§ TASKS TO COMPLETE:
1 - Translate into Spanish this sentence from the piece on comparative research and health care rationing: "The drug and medical device industries are mobilizing to gut a provision in the stimulus bill that would spend money on research comparing medical treatments."
2 - According to the piece on comparative research and health care rationing, is each statement true? (a) The coalition includes the lobbying arms of the drug, device and biotechnology industries. (b) The research funding would go to private pharmaceutical companies. (c) The forum mentioned was an Institute of Medicine forum. Answer yes or no for each and quote the words of the piece that settle it.
3 - Resume the piece on comparative research and health care rationing after its final sentence and keep writing it.
━━━ PASSAGE
Comparative Research: Rationing of Health Care?
The venue at a recent Institute of Medicine forum on assessing and improving value in cancer care, was the pharmaceutical and biotechnology industry's efforts to beat back efforts at cost control in cancer care, which is increasingly seen as the next big income generator for Big Pharma. No wonder the "industry" is worried.
They put together a coalition, the so-called Partnership to Improve Patient Care, which includes the lobbying arms of the drug, device and biotechnology industries as well as patient-advocacy groups, most of which accept pharmaceutical industry donations, and medical-professional societies, to lobbying Congress to give the "industry" a major say over how it will be run.
The drug and medical device industries are mobilizing to gut a provision in the stimulus bill that would spend money on research comparing medical treatments. The research funding would be doled out to the National Institutes of Health and other government bodies to focus on producing the best unbiased science possible.
━━━━━━
━━━ RECORDS
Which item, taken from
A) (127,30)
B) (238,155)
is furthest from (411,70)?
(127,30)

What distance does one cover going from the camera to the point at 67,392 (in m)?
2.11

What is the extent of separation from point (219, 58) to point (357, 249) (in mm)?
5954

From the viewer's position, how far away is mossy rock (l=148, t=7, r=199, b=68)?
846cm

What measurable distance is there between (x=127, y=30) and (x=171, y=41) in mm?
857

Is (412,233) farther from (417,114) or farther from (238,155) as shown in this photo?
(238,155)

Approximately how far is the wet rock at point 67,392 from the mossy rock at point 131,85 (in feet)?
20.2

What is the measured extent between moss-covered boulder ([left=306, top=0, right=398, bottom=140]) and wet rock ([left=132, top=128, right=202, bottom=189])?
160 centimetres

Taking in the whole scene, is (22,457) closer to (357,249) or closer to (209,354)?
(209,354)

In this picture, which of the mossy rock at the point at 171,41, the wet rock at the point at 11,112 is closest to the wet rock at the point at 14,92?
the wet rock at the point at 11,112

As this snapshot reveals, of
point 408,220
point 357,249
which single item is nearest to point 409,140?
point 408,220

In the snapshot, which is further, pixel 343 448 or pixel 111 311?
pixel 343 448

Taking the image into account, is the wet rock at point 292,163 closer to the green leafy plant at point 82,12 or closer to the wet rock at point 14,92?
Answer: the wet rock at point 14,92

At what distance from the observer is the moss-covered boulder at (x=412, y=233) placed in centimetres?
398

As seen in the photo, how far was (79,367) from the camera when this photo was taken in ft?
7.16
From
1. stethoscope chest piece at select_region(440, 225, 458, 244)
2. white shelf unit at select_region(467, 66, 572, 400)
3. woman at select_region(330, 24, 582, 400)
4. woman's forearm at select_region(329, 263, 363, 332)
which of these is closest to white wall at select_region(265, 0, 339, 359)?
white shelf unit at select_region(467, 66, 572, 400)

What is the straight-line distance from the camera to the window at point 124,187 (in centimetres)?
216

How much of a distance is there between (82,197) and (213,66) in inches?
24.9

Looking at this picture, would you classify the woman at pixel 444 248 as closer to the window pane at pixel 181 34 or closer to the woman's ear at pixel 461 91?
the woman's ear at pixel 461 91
━━━━━━
§ ANSWERS TO THIS EXERCISE:
1 - Las industrias farmacéutica y de dispositivos médicos se están movilizando para desmantelar una disposición del proyecto de ley de estímulo que destinaría fondos a la investigación que compara tratamientos médicos.

2 -
(a) Yes: "which includes the lobbying arms of the drug, device and biotechnology industries"
(b) No: "The research funding would be doled out to the National Institutes of Health and other government bodies"
(c) Yes: "at a recent Institute of Medicine forum"

3 -
Comparative research has the potential to tell us which drugs and treatments are safe, and which ones work. This is not information that the private sector will generate on its own, or that the "industry" wants to share. Companies want to control the data, how it is reviewed, evaluated, and whether the public and government find out about it and use it. Just about the way they are controlling data now.
Do publicly traded companies have a seat on the governing board of the Securities and Exchange Commission? Should Boeing and Airbus be given the right to determine the scope of the National Transportation Safety Board's inquiry into airplane crashes? It is simply bad governance to give "industry" a seat at the table when officials decide what comparative effectiveness studies will get done.